I can see how I could write a bold account of myself as a passionate man who rose from humble beginnings to cut a wide swath in the world, whose crimes along the way might be written off to extravagance and love and art, and could even almost believe some of it myself on certain days after the sun went down if I’d had a snort or two and was in Los Angeles and it was February and I was twenty-four, but I find a truer account in the Herald-Star, where it says: “Mr. Gary Keillor visited at the home of Al and Florence Crandall on Monday and after lunch returned to St. Paul, where he is currently employed in the radio show business… Lunch was fried chicken with gravy and creamed peas”.

― Garrison Keillor, Lake Wobegon Days


I was thinking today about all the years I spent fervently wishing that someday I would move to Arizona, live under the hot desert sun and those blistering blue skies, and never have to pass another cold, dull, gray winter in Pennsylvania. I’d spent three vacations in Arizona and loved it each and every time I went, even when the temperature was 105 degrees in early May. But in the past year or so, I’ve had a change of heart — one that is pretty much a reversal of what I felt before. I feel so lucky now to live in a neighborhood that has lots of open space — there is a horse farm tucked into our development, and a wide park that borders it, too — as well as neighbors who are kind and who watch out for each other. There is no heavy traffic to deal with, there is not a “keeping up with the Joneses” mentality here, and yet we are only fifteen minutes away from our cute college town, with its buzz of students and activities that come courtesy of a thriving university environment.

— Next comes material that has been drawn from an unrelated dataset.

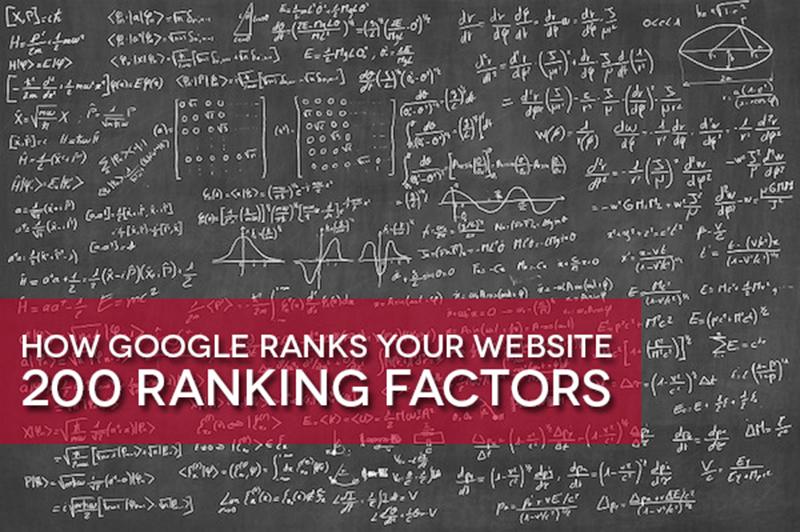 Tổng hợp 200 yếu tố xếp hạng từ khóa của Google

And when I walked around my neighborhood today, snapping these photos of my neighbor’s muddy horses, the bare trees in the park, the mostly abandoned farmhouse up the road with the beautifully weathered wooden door, there wasn’t a break in the clouds at all, but I didn’t mind. When the sun comes out again, I’ll be happy — and I probably will want to visit Arizona or New Mexico again at some point, because my wanderlust hasn’t vanished. It’s just that I finally looked around and realized that I could love the place where I am now for a very long time, and that’s a great feeling.